From Low Risk to High Risk
You already know that learner-to-learner interactions – paired, small groups, or class discussions about content – significantly increase long-term memory of the information being discussed. But the problem most trainers face is how to begin that kind of interaction when learners don’t yet know each other and don’t feel psychologically safe with each other yet.
A feeling of psychological safety is crucial to effective learning. Safety means being able to make mistakes without being put down, to ask questions without being ridiculed, and to state opinions without being judged. In other words, learners feel accepted and respected by you and the other class members.
The most powerful way to create a feeling of safety among learners is to begin with low risk activities first. Low risk activities are those that are easy, quick, and that do not require learners to speak in front of the whole group. High risk activities do the opposite: they usually require individual learners to speak to the whole class, either because the instructor calls on individuals to answer questions or because the individual must make a content-related presentation in front of the class.

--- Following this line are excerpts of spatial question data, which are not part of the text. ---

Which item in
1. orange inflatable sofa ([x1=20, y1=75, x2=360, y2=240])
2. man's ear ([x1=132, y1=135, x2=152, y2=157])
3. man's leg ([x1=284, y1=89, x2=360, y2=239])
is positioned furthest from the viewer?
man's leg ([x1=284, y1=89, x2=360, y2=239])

Here are three low risk activities that are short (1 – 3 minutes), easy to do, and that quickly create a feeling of psychological safety among learners:
Pair-Share: Learners turn to someone seated next to them, introduce themselves, and share one fact they know about the topic, something they want to learn about the topic, or something they want to be able to do with what they learn.
Think and Write: Learners think about the topic, then write a short summary of what they already know or what they have heard about the topic. They can also write their own personal learning goals or three questions they want answered during the training. If time allows, follow this activity with a Pair-Share: learners share what they have written with the person seated near them.
Standing Survey: Learners stand and gather facts about the topic from participants from other table groups. When they return to their own table group, they share the facts they’ve collected with their own table group members.